Considering that our study is a retrospective analysis, the limitation in examining only spontaneous reports of GAAWR is a paramount obstacle to an exhaustive collection of cases. This is the subject of a great debate between the authors of the NAP5 study and the major scholars on the topic of the anesthesia awareness, like Avidan and Sleigh.29 Indeed, many patients may not choose to discuss their experience unless they are asked directly about it, even in >1 occasion.30 Another limit is the lack of a specific registry for self-reporting of GAAWR, like that of Kent and colleagues.31 However, all the patients treated at the Istituto Nazionale Tumori of Naples usually receive an efficient psychological assistance (psycho-oncology), during the medical treatments and the whole care setting.
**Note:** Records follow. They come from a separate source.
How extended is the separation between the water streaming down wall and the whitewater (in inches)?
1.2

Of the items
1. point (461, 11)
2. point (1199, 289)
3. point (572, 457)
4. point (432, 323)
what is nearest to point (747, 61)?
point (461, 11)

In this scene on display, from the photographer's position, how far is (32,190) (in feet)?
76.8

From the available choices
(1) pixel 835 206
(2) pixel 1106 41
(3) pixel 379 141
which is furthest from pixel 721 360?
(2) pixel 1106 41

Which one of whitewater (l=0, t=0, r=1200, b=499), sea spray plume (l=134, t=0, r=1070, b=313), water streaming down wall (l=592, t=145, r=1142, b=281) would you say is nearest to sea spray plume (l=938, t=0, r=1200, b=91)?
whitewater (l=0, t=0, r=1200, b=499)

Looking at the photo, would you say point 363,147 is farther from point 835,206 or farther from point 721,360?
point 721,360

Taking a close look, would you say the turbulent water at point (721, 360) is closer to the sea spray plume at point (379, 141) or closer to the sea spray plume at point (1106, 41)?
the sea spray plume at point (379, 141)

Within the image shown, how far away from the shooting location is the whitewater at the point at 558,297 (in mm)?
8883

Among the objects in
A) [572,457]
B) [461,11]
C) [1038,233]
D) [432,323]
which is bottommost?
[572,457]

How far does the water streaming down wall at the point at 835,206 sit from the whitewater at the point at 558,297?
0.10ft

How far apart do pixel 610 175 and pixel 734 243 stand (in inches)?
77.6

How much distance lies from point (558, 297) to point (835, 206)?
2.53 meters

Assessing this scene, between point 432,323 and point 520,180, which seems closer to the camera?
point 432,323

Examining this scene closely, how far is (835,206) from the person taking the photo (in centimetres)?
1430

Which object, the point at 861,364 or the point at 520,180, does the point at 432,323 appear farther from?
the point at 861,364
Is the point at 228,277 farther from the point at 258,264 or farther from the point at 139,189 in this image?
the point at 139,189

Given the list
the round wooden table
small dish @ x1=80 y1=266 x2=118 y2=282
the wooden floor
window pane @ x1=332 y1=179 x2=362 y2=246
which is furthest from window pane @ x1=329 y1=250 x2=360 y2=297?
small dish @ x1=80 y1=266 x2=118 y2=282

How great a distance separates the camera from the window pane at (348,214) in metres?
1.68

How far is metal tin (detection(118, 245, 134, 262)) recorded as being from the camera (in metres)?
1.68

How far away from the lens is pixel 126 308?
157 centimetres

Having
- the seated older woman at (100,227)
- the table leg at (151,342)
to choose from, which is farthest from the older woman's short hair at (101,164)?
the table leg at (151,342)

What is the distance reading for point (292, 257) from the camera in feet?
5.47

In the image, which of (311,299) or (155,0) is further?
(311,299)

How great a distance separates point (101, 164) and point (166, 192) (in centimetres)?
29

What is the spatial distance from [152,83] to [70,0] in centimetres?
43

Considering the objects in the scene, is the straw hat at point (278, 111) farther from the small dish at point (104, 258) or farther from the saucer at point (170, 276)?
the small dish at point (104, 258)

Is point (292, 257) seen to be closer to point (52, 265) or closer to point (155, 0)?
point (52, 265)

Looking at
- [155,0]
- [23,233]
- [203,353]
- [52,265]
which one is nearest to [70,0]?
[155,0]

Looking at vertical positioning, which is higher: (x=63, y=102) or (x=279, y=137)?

Consequently, any discomfort perceived in the perioperative time can still come to light throughout the various conversations between the cancer patient and the psychologist, even if not requested specifically through structured interviews, like Brice interview.32 Yet, because the onset time of psychological symptoms vary widely from 7 to 243 days after surgery, and the median duration of psychological symptoms ranges from 4.4 to 5.6 years,7,33 a psychological assessment obtained through various interviews over time may be particularly effective to unmask every condition of psychological distress.

CONCLUSIONS

Despite the limitations, our investigation suggests that the incidence of anesthesia awareness is very low, also in a specific cohort a patients, for example the cancer patients, as well as even when DOA monitoring is rarely used. This evidence is also observed in emergency patients and in procedures performed under sedation. Moreover, because 1 of the 2 cases refers to an error in drug administration of inhaled anesthetics it could be easily avoided.

A valid postoperative psychological assessment, often routinely applied in a cancer hospital, could fill in for the specific tools for direct awareness detection, such as structured interviews, the lack of which, together with the retrospective analysis, represents a limit of the study. Moreover, this observation could suggest the usefulness to include specific questions in the psychological tools commonly used by psycho-oncologists, with the aim to detect psychiatric or psychological awareness consequences which might remain unrecognized, compounding the psychological status of cancer patients. The next step of our investigation is to develop a specific tool (eg a questionnaire) with the purpose of allowing both the psycho-oncological assessment and the quick detecting of anesthesia awareness and its consequences in cancer patients.

Key Messages

In a retrospective analysis on a large cohort of cancer patients in a single center the incidence of GAAWR is very low, despite the rare use of specific DOA monitors.

A strong postoperative psychological assessment can minimize the lack of data due to the nonapplication of specific tools for anesthesia awareness detection. This observation could suggest the usefulness of inserting specific questions within the psychological tools commonly used by psycho-oncologists.

This retrospective study shows that the incidence of GAAWR is low also during emergency surgery and in procedures performed under sedation.

Footnotes

Abbreviations: ASA = American Society of Anesthesiology, DOA = depth of anesthesia, GAAWR = general anesthesia awareness with recall, MiAC = Michigan Awareness Classification, NAP5 = 5th National Audit Project from Great Britain, PTSD = post-traumatic stress disorders.

The authors have no funding and conflicts of interest to disclose.